On the positive side, an appeal mechanism aims to improve the quality and ‘correctness’ of awards, while preventing gross mistakes committed by arbitral tribunals, without having to resort to domestic courts.  However, it will inevitably increase the time for a final decision.  As the stakes in investment disputes are high, for both investors and states, some are of the view that an additional scope of review may prove to be necessary and valuable to enhance the legitimacy of investment awards in the coming years.

Potential Obstacles

 The Center’s operation may be undermined by skepticism and distrust coming from investors and scholars.  It should be noted that the initiative is rooted in the anti-arbitration view which derives from the multiple million-dollar awards rendered against several South American countries such as Argentina, Ecuador and Venezuela.  Thus, investors may be concerned about the risk of political interference with the decision-making process in favor of states.

It is the drafters’ responsibility to assure to the international community that the Center will provide neutral and independent services, free of political pressure.  For instance, the burden of a closed list of arbitrators pre-selected by the Center or UNASUR member states might raise a red flag as to the neutrality of the Center’s adjudicative proceedings.
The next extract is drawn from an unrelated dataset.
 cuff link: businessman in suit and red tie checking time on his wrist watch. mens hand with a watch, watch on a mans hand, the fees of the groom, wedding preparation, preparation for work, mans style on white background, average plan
The main challenge for the Center will be competing with co-existing arbitral institutions provided for in treaties that are already in force as well as investment protection laws and investment agreements.  In what circumstances will the new parties refer their disputes to the Center?  The burden is on the member states to promote the Center’s Rules, foresee them in local investment promotion laws and negotiate to add them to new treaties with other states or investment contracts with potential investors. We will have to wait to see how the member states’ frame their foreign investment policy to give life to the UNASUR Rules.

Conclusion

 UNASUR arbitration could provide a new alternative route of solving disputes to foreign investors doing business in Latin America.  Such investors may be best served by a “hybrid” system that embraces both ICSID and regional standards and principles, what is proposed in the UNASUR model.  In any event, its success will be subject to a correct implementation of the new rules by the member states, the impartiality of arbitrators, but above all, in the level of trust by investors in the coming years.